(Data listing)
──────
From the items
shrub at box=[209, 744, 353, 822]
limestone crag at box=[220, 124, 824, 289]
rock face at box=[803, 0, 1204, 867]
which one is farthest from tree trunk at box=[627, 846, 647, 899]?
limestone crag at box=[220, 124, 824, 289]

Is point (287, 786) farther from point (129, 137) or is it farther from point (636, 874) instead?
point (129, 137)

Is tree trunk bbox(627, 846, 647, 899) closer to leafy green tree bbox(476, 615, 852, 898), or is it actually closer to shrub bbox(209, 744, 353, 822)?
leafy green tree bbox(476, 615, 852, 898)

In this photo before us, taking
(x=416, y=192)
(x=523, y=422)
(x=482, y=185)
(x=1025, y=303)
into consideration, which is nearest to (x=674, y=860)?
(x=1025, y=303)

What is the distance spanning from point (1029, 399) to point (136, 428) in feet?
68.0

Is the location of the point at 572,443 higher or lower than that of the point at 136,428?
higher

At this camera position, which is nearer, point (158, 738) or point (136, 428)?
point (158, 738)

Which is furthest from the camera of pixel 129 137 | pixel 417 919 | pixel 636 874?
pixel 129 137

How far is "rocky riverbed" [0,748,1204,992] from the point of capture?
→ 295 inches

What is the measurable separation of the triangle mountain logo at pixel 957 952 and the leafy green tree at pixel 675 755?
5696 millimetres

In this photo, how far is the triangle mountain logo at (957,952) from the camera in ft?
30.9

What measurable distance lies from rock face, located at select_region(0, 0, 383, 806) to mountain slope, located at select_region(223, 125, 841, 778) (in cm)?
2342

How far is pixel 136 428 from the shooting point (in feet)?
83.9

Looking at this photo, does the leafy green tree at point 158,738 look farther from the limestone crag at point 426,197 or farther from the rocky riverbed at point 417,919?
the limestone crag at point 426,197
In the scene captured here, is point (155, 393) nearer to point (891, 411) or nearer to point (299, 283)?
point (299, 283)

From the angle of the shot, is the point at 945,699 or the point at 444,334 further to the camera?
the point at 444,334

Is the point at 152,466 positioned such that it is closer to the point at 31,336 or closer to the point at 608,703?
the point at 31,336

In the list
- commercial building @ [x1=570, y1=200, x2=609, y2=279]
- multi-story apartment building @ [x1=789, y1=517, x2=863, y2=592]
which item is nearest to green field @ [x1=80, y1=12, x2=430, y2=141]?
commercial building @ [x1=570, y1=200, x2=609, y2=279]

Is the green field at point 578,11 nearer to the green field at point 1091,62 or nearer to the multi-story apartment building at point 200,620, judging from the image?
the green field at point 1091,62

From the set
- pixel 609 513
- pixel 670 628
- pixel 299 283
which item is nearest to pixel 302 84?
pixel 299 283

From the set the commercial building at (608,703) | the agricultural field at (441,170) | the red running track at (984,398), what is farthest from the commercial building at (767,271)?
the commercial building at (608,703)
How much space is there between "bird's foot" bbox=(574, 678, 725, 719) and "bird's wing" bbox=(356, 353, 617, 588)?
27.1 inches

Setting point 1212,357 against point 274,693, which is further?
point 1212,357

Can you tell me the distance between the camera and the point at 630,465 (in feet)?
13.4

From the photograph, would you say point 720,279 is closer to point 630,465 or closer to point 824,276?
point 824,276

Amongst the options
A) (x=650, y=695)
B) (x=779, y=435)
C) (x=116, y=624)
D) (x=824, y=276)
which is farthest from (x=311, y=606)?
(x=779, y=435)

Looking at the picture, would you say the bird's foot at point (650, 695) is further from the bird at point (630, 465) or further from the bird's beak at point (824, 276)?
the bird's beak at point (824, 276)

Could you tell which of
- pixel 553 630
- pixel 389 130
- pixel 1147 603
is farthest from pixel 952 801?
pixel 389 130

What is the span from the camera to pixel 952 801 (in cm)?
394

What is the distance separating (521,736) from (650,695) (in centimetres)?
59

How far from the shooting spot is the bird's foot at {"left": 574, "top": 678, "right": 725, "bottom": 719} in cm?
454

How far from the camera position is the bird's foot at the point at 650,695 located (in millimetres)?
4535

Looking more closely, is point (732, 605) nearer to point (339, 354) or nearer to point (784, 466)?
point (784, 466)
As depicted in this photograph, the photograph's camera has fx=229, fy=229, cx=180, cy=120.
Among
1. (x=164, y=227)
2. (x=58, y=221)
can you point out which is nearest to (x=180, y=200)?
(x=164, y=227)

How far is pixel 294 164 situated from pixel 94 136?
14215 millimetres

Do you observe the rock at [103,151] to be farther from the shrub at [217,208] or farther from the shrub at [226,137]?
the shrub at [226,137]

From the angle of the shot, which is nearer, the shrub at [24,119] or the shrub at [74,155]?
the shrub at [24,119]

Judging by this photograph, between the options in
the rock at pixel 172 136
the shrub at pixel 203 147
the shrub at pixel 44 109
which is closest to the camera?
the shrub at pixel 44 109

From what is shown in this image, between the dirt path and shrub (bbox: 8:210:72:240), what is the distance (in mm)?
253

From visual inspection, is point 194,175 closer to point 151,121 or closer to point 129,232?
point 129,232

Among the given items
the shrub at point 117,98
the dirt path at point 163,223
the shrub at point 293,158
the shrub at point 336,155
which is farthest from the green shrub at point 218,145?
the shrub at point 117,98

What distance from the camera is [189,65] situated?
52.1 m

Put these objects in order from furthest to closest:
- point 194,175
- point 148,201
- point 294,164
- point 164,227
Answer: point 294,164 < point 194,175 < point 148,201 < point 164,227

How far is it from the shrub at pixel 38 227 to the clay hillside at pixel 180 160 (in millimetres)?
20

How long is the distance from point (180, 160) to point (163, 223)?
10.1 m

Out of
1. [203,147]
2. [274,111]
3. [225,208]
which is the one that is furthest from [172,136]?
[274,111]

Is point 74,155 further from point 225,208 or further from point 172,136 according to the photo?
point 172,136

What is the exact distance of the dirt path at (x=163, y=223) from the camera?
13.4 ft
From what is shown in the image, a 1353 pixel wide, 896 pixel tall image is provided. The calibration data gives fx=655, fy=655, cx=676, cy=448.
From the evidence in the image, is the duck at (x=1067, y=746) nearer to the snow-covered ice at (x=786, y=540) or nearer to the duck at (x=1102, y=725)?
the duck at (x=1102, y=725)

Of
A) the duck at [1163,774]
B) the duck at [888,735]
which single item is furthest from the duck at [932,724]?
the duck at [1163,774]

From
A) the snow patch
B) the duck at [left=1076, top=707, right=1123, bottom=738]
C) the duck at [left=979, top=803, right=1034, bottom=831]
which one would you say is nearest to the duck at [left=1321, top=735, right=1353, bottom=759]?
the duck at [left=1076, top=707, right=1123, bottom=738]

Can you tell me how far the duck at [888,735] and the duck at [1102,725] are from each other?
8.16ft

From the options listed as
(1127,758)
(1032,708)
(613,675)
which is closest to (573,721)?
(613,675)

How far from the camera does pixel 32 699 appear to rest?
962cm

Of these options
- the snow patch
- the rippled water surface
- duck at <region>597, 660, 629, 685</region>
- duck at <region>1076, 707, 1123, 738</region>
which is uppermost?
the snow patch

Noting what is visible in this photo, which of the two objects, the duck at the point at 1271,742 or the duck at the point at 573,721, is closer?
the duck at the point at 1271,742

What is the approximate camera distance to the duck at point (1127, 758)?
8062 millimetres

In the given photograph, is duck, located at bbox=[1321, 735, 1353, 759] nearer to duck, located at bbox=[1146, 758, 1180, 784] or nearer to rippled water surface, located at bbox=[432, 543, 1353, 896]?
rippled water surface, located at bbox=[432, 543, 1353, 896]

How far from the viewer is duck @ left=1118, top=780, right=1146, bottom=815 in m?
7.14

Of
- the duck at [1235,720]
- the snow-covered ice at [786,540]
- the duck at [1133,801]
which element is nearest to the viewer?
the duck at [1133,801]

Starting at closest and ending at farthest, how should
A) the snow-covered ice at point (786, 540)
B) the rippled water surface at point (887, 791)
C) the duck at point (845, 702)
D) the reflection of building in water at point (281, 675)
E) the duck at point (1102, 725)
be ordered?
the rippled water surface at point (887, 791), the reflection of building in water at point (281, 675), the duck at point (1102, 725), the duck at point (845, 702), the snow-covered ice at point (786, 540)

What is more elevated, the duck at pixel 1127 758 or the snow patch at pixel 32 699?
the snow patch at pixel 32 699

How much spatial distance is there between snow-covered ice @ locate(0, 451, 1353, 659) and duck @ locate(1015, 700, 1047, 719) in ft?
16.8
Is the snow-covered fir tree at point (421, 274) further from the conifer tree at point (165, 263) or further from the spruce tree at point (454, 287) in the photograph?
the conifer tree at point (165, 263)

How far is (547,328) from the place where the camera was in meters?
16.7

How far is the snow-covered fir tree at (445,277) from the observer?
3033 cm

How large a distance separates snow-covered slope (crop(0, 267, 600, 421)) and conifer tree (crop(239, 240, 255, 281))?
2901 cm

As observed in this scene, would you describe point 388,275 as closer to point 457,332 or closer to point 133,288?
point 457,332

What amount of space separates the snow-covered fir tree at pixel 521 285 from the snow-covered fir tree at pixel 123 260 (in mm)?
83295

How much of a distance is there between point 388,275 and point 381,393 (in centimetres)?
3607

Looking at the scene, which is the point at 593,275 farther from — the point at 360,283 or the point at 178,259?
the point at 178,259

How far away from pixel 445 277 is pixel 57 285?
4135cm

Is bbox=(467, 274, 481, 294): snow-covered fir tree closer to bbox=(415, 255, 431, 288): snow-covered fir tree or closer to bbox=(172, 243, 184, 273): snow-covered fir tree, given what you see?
──────
= Goal =
Starting with the line that contains "How far from the viewer", repeat each line through the last one exactly as it appears. Include both ends and nothing more.

= Complete output =
How far from the viewer is duck @ left=1118, top=780, right=1146, bottom=815 in m?
7.14

Of
- the duck at [1235,720]
- the snow-covered ice at [786,540]
- the duck at [1133,801]
which element is nearest to the viewer?
the duck at [1133,801]

Starting at closest and ending at farthest, how should
A) the snow-covered ice at point (786, 540)
B) the rippled water surface at point (887, 791)
C) the duck at point (845, 702)
D) the reflection of building in water at point (281, 675)
E) the duck at point (1102, 725)
be ordered?
the rippled water surface at point (887, 791), the reflection of building in water at point (281, 675), the duck at point (1102, 725), the duck at point (845, 702), the snow-covered ice at point (786, 540)

What is more elevated, the duck at pixel 1127 758 or the snow patch at pixel 32 699?
the snow patch at pixel 32 699

How much spatial distance is there between snow-covered ice @ locate(0, 451, 1353, 659) and duck @ locate(1015, 700, 1047, 719) in ft?
16.8
Is the snow-covered fir tree at point (421, 274) further from the conifer tree at point (165, 263) or further from the spruce tree at point (454, 287) in the photograph?
the conifer tree at point (165, 263)

How far is (547,328) from the place where the camera was in meters?
16.7

How far is the snow-covered fir tree at (445,277) from the observer?
3033 cm

How large a distance separates snow-covered slope (crop(0, 267, 600, 421)) and conifer tree (crop(239, 240, 255, 281))?
2901 cm

As observed in this scene, would you describe point 388,275 as closer to point 457,332 or closer to point 133,288?
point 457,332

What amount of space separates the snow-covered fir tree at pixel 521 285 from the snow-covered fir tree at pixel 123 260 (in mm)?
83295

How much of a distance is there between point 388,275 and point 381,393 (in centimetres)?
3607

Looking at the scene, which is the point at 593,275 farther from — the point at 360,283 or the point at 178,259?
the point at 178,259

How far away from pixel 445 277 is pixel 57 285?
4135cm

Is bbox=(467, 274, 481, 294): snow-covered fir tree closer to bbox=(415, 255, 431, 288): snow-covered fir tree or closer to bbox=(172, 243, 184, 273): snow-covered fir tree, given what you see?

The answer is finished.